In spite of private gifts, and individual effort, and public Acts of Assembly, the school system of New England did not and could not thrive at the South, because it was out of harmony with the spirit and institutions of the people. The plantations were so separated that any assembling of the children was difficult, the spirit of caste was too strong to encourage the free mingling of rich and poor, and the traditions of the Cavalier were not traditions of scholarship. The sword, not the pen, had always been the weapon of the gentleman. Montrose, and not Milton, was his hero. When Captain Smith proudly boasted that he did not sit mewed up in a library writing of other men’s exploits, but that what his sword did, his pen writ, he expressed the ideal of the Colonial Cavalier.
“I observe,” quoth Spotswood ironically to the Virginia Burgesses, “that the grand ruling party in your House has not furnished chairmen of two of your standing committees who can spell English or write common-sense, as the grievances under their own hand-writing will manifest.”
Ebenezer Cook in his “Voyage to Maryland,” writes with acrimonious sarcasm of “A reverend judge who, to the shame of all the Bench, could write his name.” The jest of the Sot-Weed Factor scarcely outstripped the sober truth, and a century later the general ignorance was almost as dense.
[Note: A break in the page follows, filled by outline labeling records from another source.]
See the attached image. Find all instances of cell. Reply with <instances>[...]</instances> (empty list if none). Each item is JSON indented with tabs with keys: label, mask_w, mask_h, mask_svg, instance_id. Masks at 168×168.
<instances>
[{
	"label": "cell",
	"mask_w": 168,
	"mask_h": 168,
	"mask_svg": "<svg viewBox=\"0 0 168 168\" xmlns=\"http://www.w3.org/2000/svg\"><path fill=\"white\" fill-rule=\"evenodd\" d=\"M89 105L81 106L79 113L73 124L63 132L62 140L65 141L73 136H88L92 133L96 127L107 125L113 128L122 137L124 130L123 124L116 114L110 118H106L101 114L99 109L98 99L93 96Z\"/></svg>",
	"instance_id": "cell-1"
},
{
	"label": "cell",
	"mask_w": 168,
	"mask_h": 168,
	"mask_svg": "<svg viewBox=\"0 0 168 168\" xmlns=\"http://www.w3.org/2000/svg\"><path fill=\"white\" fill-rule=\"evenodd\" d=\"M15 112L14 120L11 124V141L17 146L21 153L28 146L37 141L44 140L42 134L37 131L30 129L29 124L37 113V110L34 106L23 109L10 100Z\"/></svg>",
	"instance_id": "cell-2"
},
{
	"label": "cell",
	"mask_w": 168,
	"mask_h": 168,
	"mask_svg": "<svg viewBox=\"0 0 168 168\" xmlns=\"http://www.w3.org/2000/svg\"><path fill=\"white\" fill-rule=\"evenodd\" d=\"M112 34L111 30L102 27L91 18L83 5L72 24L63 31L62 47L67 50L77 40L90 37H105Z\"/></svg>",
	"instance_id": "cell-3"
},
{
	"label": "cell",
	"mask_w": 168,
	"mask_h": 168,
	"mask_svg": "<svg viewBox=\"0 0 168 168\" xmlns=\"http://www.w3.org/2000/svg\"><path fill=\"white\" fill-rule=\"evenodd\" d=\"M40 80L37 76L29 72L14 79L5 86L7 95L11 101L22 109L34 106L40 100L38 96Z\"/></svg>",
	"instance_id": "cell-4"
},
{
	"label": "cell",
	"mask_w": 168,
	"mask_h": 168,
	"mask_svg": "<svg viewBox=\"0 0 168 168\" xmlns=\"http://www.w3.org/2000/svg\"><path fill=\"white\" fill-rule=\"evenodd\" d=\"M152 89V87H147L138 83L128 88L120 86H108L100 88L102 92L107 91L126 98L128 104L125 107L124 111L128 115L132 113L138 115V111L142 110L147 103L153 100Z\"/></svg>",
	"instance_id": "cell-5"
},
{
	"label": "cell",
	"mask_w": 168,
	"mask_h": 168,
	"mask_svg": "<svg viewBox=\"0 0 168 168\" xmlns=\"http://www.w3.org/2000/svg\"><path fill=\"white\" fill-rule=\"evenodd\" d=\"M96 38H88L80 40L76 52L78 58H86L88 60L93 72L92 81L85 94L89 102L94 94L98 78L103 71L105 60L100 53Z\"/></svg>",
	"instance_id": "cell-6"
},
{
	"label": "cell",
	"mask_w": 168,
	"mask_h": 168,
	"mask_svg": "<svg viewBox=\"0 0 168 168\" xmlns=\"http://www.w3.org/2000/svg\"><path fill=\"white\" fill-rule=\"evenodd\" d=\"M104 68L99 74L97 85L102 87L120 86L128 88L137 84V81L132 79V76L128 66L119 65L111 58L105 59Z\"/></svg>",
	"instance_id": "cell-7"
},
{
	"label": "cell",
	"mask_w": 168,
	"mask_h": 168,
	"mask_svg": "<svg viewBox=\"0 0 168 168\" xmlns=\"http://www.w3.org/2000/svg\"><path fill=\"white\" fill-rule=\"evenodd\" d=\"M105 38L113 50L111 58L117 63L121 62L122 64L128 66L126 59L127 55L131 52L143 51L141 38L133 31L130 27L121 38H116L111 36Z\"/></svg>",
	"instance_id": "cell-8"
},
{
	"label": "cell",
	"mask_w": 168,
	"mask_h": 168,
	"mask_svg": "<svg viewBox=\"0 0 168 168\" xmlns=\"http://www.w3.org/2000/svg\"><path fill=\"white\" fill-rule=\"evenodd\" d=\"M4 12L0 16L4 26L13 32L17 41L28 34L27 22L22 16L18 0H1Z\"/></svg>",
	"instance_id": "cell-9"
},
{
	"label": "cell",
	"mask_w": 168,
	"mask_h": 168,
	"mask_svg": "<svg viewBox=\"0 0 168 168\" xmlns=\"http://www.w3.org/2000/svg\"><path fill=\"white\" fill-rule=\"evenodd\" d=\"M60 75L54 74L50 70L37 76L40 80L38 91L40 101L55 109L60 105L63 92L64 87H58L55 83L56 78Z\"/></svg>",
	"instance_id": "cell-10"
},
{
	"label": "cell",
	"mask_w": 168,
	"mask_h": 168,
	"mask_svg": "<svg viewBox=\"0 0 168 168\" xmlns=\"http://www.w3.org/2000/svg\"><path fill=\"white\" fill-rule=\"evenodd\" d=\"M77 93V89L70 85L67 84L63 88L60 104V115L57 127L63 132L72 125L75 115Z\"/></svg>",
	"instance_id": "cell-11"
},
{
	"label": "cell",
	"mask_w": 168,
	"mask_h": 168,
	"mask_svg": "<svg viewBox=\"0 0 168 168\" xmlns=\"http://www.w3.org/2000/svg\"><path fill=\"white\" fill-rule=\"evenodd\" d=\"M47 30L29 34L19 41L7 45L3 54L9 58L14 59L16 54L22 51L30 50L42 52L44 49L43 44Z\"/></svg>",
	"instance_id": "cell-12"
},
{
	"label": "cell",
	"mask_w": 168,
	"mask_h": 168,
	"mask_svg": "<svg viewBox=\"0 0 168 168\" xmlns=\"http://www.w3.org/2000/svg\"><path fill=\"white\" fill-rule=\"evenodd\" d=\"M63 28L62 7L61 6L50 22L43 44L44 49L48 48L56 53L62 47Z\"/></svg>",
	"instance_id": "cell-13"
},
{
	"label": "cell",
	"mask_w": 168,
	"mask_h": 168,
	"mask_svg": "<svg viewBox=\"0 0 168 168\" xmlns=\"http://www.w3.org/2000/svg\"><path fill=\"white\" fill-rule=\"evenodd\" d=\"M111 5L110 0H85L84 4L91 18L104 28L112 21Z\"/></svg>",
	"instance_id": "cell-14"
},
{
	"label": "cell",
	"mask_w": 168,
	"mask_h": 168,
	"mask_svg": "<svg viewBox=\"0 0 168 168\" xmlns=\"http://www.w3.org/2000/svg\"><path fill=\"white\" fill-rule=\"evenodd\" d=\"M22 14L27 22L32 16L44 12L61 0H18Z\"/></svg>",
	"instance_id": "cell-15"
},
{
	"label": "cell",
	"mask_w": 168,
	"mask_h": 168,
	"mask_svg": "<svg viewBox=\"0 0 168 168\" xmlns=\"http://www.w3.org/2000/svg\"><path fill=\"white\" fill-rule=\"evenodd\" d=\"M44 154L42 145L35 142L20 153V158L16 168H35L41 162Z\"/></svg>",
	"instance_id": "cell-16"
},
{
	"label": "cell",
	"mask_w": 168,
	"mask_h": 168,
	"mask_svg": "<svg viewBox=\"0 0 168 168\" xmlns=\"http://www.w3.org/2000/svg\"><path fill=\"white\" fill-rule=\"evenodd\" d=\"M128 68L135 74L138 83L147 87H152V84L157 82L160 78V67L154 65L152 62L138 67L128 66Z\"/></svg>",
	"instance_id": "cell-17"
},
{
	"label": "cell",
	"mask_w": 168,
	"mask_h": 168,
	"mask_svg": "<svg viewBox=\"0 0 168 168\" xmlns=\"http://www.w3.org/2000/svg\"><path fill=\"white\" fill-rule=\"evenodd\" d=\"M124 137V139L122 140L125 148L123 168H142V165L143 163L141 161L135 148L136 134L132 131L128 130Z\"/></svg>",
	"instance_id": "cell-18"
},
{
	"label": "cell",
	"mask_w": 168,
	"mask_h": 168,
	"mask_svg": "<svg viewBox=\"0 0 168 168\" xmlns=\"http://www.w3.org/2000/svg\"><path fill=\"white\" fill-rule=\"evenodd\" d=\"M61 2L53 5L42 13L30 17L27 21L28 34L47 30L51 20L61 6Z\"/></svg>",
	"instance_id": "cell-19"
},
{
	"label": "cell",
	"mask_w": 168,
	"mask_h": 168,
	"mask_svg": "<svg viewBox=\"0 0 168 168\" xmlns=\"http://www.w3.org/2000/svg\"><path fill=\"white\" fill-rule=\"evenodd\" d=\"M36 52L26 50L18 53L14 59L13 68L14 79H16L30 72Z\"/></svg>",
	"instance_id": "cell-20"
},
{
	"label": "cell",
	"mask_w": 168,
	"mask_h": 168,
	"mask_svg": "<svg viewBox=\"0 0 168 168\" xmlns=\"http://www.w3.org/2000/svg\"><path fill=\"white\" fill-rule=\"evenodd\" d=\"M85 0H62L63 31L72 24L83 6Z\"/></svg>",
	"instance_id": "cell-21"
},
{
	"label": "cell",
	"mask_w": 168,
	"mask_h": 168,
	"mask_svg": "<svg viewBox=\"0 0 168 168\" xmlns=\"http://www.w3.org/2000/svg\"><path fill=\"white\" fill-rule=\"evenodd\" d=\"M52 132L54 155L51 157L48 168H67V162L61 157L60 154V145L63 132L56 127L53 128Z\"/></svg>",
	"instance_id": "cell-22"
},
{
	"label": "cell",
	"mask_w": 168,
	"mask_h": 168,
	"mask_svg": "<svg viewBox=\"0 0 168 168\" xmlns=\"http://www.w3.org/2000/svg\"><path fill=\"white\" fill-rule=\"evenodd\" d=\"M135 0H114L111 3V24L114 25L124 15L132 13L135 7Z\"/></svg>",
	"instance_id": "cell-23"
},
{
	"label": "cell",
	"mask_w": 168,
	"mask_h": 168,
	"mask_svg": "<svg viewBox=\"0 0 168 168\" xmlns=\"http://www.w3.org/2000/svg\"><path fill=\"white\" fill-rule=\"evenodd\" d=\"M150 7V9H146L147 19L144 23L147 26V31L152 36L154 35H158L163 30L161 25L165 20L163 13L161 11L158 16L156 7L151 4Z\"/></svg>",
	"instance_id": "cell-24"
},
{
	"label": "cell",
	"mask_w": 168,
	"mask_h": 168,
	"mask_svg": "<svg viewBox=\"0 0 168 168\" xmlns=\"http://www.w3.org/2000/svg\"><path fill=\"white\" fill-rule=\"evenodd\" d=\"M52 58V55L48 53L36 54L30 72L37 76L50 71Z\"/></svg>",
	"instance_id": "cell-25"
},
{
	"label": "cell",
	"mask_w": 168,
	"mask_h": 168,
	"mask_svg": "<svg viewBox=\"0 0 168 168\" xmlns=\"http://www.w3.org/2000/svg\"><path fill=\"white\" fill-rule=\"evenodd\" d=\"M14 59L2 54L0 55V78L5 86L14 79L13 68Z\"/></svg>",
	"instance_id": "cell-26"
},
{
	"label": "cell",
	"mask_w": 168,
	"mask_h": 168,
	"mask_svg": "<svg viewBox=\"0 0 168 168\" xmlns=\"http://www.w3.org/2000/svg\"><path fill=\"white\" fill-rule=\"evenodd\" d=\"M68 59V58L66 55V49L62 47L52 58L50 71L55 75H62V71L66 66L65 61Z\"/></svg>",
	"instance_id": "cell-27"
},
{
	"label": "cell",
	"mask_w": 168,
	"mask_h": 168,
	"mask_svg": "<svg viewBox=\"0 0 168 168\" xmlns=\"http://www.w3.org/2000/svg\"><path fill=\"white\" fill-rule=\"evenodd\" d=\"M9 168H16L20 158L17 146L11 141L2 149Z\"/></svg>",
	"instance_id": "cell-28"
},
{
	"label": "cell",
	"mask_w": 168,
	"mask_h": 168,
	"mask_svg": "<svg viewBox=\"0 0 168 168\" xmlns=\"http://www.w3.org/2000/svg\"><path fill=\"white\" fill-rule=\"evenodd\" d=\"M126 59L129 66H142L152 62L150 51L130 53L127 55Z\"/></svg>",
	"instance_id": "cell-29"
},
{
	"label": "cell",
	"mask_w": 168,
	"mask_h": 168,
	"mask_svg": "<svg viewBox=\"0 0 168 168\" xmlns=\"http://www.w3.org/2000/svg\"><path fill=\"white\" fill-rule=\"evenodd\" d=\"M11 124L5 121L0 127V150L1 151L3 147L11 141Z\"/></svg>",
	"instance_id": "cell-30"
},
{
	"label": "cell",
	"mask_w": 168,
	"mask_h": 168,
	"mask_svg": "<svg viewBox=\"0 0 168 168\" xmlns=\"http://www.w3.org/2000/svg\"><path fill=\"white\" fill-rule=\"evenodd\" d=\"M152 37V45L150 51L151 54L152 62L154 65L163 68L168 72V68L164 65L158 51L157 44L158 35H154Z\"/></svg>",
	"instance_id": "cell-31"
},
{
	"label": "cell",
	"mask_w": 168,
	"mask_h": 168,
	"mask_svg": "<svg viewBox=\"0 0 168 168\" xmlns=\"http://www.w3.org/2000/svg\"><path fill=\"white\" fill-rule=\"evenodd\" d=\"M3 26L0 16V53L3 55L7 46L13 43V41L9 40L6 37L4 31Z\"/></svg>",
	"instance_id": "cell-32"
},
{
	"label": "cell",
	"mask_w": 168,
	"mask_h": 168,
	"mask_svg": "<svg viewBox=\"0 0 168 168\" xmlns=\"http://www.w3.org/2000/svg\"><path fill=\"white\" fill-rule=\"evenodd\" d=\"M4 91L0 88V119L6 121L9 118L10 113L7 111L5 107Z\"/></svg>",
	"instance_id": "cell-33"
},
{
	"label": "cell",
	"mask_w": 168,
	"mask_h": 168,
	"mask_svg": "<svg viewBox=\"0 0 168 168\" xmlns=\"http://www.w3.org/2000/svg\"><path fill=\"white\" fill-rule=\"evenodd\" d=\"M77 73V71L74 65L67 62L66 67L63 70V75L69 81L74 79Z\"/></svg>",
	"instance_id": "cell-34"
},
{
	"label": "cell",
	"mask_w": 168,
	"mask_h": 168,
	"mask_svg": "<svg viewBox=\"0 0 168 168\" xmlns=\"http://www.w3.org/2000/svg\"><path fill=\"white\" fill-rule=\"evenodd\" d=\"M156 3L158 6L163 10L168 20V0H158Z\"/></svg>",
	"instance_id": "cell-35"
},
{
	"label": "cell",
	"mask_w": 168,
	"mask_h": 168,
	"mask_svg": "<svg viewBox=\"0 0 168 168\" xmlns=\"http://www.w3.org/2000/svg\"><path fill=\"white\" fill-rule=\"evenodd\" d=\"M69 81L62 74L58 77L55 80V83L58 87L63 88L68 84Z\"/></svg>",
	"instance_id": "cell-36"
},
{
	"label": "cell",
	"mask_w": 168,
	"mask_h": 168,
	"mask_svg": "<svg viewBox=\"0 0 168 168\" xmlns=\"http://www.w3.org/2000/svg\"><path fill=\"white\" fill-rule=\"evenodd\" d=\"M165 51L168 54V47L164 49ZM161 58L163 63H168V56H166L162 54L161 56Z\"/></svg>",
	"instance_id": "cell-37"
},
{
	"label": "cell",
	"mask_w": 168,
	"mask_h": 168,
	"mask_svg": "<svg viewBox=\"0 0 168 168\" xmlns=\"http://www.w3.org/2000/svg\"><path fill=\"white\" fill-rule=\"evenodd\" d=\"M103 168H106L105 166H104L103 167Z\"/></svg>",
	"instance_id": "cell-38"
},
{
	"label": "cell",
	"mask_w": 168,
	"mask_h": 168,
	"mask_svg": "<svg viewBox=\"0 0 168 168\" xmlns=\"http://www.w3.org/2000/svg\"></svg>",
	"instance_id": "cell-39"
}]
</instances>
Several instances are on record where the servant signed his name and the master made his mark. The cross or other conventional sign was not uncommon, and in general the letters of the names are evolved slowly and painfully, as by men more apt with the gun than with the quill.
Hugh Jones, a Fellow of William and Mary College, writes of his countrymen that, for the most part, they are only desirous of learning what is absolutely necessary, in the shortest way. To meet this peculiarity Mr. Jones states that he has designed a royal road to learning, consisting of a series of text-books embracing an Accidence to Christianity, an Accidence to the Mathematicks, and an Accidence to the English Tongue. This last is “for the use of such boys and men as have never learned Latin, and for the Benefit of the Female Sex.”